Pauropsalta katherina

Scientific classification
- Kingdom: Animalia
- Phylum: Arthropoda
- Clade: Pancrustacea
- Class: Insecta
- Order: Hemiptera
- Suborder: Auchenorrhyncha
- Family: Cicadidae
- Genus: Pauropsalta
- Species: P. katherina
- Binomial name: Pauropsalta katherina Owen & Moulds, 2016

= Pauropsalta katherina =

- Genus: Pauropsalta
- Species: katherina
- Authority: Owen & Moulds, 2016

Species of cicada

Pauropsalta katherina is a species of cicada, also known as Kathy's squawker, in the true cicada family, Cicadettinae subfamily and Cicadettini tribe. It is endemic to Australia.
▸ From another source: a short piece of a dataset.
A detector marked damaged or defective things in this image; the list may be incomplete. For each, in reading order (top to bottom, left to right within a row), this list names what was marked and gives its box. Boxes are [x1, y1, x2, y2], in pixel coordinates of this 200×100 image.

It was described in 2016 by entomologists Christopher Owen and Maxwell Sydney Moulds.

==Etymology==
The specific epithet katherina, from Latinised Greek alkaterine (‘pure’), the origin of the English name ‘Katherine’, thus honouring Kathy Hill for her contributions to the systematics of Australian cicadas.

==Description==
The length of the forewing is 16–20 mm.

==Distribution and habitat==
The species occurs in arid areas of inland Australia, from Western Australia eastwards through the Northern Territory to the eastern edge of the Simpson Desert in western Queensland. The associated habitat is spinifex grassland.

==Behaviour==
Adult males may be heard in January and February, following rainfall, clinging to spinifex grass stems, emitting irregular, loud, low-pitched zeeep calls.